• GIVEN TASK: Please rewrite the records below with every "evergreen foliage" changed to "pine branches" and nothing else altered.

----- INFORMATION SHOWN

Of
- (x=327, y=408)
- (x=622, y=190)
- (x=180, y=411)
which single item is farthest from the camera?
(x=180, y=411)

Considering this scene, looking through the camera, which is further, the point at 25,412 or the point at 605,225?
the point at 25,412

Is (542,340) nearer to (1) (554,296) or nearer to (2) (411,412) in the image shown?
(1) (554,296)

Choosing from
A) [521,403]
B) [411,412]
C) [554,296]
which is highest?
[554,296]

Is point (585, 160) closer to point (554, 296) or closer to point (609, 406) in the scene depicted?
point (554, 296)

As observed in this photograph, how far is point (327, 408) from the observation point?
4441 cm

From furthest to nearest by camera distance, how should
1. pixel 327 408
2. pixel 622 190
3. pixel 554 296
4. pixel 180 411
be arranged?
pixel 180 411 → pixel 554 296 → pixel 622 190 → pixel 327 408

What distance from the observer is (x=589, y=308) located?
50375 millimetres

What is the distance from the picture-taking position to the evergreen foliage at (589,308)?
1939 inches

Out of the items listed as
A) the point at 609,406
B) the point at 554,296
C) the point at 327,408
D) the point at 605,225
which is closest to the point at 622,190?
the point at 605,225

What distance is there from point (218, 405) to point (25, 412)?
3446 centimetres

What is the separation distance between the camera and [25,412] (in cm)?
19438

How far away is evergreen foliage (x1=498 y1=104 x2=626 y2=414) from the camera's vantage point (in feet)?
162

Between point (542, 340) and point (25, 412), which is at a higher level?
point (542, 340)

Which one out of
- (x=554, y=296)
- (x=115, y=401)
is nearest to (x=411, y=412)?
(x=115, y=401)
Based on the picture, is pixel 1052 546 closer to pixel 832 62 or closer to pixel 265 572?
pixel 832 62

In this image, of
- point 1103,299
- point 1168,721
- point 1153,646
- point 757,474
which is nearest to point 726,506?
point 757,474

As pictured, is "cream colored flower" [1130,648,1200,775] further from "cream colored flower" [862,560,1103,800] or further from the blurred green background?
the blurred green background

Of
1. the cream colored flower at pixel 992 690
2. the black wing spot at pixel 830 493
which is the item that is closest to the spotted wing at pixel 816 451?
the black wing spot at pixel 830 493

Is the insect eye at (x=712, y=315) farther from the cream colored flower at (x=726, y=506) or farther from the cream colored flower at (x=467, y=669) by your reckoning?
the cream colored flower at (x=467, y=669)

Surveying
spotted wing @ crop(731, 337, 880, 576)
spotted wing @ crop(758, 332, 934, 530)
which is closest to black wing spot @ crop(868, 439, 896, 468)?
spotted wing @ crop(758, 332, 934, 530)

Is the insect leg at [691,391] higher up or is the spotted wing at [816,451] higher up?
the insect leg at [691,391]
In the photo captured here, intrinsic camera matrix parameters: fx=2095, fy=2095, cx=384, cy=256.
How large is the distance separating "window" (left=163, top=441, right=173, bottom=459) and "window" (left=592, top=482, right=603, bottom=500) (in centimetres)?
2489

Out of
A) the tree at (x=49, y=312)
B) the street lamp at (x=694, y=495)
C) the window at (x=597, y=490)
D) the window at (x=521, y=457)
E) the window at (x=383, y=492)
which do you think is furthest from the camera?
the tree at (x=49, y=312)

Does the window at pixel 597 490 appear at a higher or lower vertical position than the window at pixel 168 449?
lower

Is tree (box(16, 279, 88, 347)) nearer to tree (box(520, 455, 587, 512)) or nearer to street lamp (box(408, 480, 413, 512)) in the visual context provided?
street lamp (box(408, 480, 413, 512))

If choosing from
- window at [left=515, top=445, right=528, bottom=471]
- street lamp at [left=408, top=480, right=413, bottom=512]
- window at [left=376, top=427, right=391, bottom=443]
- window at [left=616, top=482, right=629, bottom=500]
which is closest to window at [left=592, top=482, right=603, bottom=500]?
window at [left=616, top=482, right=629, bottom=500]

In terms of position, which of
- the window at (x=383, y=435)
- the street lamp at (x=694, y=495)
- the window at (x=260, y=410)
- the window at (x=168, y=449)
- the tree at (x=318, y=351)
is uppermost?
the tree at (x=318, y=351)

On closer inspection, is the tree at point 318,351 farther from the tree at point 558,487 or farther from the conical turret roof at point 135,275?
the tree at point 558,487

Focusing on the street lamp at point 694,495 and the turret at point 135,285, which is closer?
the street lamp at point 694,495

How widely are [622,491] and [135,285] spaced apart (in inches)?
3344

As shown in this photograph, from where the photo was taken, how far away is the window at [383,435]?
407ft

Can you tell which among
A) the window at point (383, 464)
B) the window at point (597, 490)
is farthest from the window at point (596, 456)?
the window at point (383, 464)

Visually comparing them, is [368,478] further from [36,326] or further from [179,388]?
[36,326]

----------

• RESPONSE TO THE TASK:
Of
- (x=327, y=408)
- (x=622, y=190)
- (x=180, y=411)
which single item is farthest from the camera?
(x=180, y=411)

Considering this scene, looking through the camera, which is further, the point at 25,412 or the point at 605,225?
the point at 25,412

Is (542,340) nearer to (1) (554,296) or nearer to (2) (411,412) in the image shown?
(1) (554,296)

Choosing from
A) [521,403]
B) [411,412]
C) [554,296]
which is highest?
[554,296]

Is point (585, 160) closer to point (554, 296) or closer to point (609, 406) in the scene depicted?
point (554, 296)

As observed in this photograph, how far is point (327, 408) from the observation point?
4441 cm

From furthest to nearest by camera distance, how should
1. pixel 327 408
2. pixel 622 190
3. pixel 554 296
4. pixel 180 411
be arranged?
pixel 180 411 → pixel 554 296 → pixel 622 190 → pixel 327 408

What distance from the observer is (x=589, y=308) located?
50375 millimetres

What is the distance from the picture-taking position to the pine branches at (589,308)?
1939 inches

Out of the items listed as
A) the point at 609,406
B) the point at 554,296
C) the point at 327,408
D) the point at 605,225
which is closest to the point at 622,190?
the point at 605,225

What distance is there from point (218, 405) to point (25, 412)?
3446 centimetres

What is the separation distance between the camera and [25,412] (in cm)?
19438

How far away is pine branches (x1=498 y1=104 x2=626 y2=414) from the camera's vantage point (in feet)?
162

Between point (542, 340) and point (25, 412), which is at a higher level?
point (542, 340)

Which one out of
- (x=554, y=296)
- (x=115, y=401)
is nearest to (x=411, y=412)?
(x=115, y=401)
Based on the picture, is pixel 1052 546 closer to pixel 832 62 or closer to pixel 265 572?
pixel 832 62

In this image, of
- point 1103,299
- point 1168,721
- point 1153,646
- point 757,474
which is nearest to point 726,506?
point 757,474

As pictured, is "cream colored flower" [1130,648,1200,775] further from "cream colored flower" [862,560,1103,800] or further from the blurred green background?
the blurred green background

Of
1. the cream colored flower at pixel 992 690
2. the black wing spot at pixel 830 493
which is the item that is closest to the spotted wing at pixel 816 451?
the black wing spot at pixel 830 493

Is the insect eye at (x=712, y=315) farther from the cream colored flower at (x=726, y=506) or farther from the cream colored flower at (x=467, y=669) by your reckoning?
the cream colored flower at (x=467, y=669)

Surveying
spotted wing @ crop(731, 337, 880, 576)
spotted wing @ crop(758, 332, 934, 530)
which is closest to black wing spot @ crop(868, 439, 896, 468)?
spotted wing @ crop(758, 332, 934, 530)

Is the insect leg at [691,391] higher up or is the spotted wing at [816,451] higher up?
the insect leg at [691,391]
In the photo captured here, intrinsic camera matrix parameters: fx=2095, fy=2095, cx=384, cy=256.
How large is the distance separating "window" (left=163, top=441, right=173, bottom=459) and "window" (left=592, top=482, right=603, bottom=500) (in centimetres)?
2489

Out of
A) the tree at (x=49, y=312)
B) the street lamp at (x=694, y=495)
C) the window at (x=597, y=490)
D) the window at (x=521, y=457)
E) the window at (x=383, y=492)
which do you think is furthest from the camera?
the tree at (x=49, y=312)

Does the window at pixel 597 490 appear at a higher or lower vertical position than the window at pixel 168 449?
lower

Is tree (box(16, 279, 88, 347)) nearer to tree (box(520, 455, 587, 512)) or nearer to street lamp (box(408, 480, 413, 512)) in the visual context provided?
street lamp (box(408, 480, 413, 512))

If choosing from
- window at [left=515, top=445, right=528, bottom=471]
- street lamp at [left=408, top=480, right=413, bottom=512]
- window at [left=376, top=427, right=391, bottom=443]
- window at [left=616, top=482, right=629, bottom=500]
which is closest to window at [left=592, top=482, right=603, bottom=500]?
window at [left=616, top=482, right=629, bottom=500]

In terms of position, which of
- the window at (x=383, y=435)
- the street lamp at (x=694, y=495)
- the window at (x=260, y=410)
- the window at (x=168, y=449)
- the tree at (x=318, y=351)
is uppermost?
the tree at (x=318, y=351)

On closer inspection, is the tree at point 318,351 farther from the tree at point 558,487 or farther from the conical turret roof at point 135,275?
the tree at point 558,487

Focusing on the street lamp at point 694,495 and the turret at point 135,285, which is closer?
the street lamp at point 694,495

How widely are [622,491] and [135,285] spaced apart (in inches)?
3344

As shown in this photograph, from where the photo was taken, how far away is the window at [383,435]?
407ft

Can you tell which among
A) the window at point (383, 464)
B) the window at point (597, 490)
is farthest from the window at point (596, 456)?
the window at point (383, 464)

Visually comparing them, is [368,478] further from [36,326] or further from [179,388]?
[36,326]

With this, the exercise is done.